Sparse LU Factorization for Large Circuit Matrices on Heterogenous Parallel Computing Platforms
Abstract
Direct sparse solvers are traditionally known to be robust, yet difficult to parallelize. In the context of circuit simulators, they present an important bottleneck where the key steps of LU factorization and forward-backward substitution are repeatedly performed to reach the solution. Limited speedups have been obtained on multi-core CPUs as well as GPUs owing to the strong data dependency in these steps. With the advent of many-core coprocessors like the Intel Xeon Phi with fewer yet powerful cores and wider vector units, sparse LU factorization can be optimized for higher speedups compared to traditional LU decomposition methods like the Gilbert Peierl's algorithm. In this thesis, we first establish Sparse Compressed Row (CSR) as the preferred data structure amongst other popular sparse matrix representations for parallelizing sparse circuit solvers, irrespective of the architecture used.

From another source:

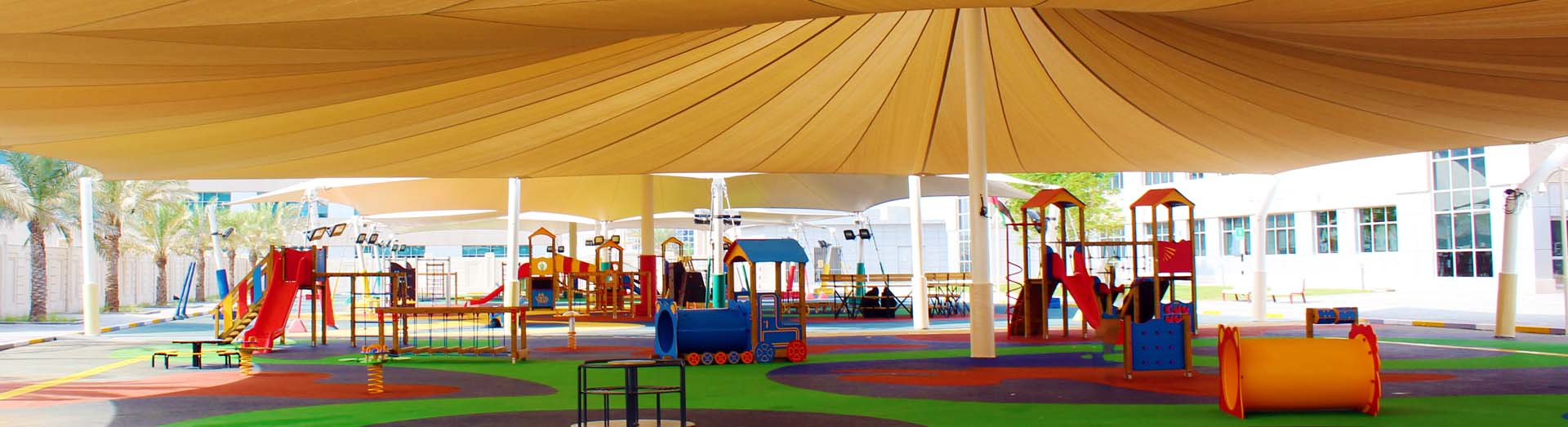 Playground Equipment Supplier in UAE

Next, we propose and implement a sparse circuit solver suited for parallelization on both the Nvidia GPU and Intel Xeon Phi platform, which is amenable to vectorization and takes advantage of hardware support, if any, for gather-scatter operations. Finally, we analyze our implementation on multi-core, SIMD and SIMT architectures namely Intel Xeon CPU, Intel Xeon Phi coprocessor and an Nvidia GPU respectively, each using different programming models suited for the respective platform to determine the architecture best suited for parallelizing direct sparse matrix solvers. Our parallel sparse LU factorization achieves an average speedup of 7.18x on the Xeon Phi and 2.75x in case of the GPU implementation on GTX 680 over an Intel 4-core i7 CPU, which is up to 13x faster than a single threaded implementation.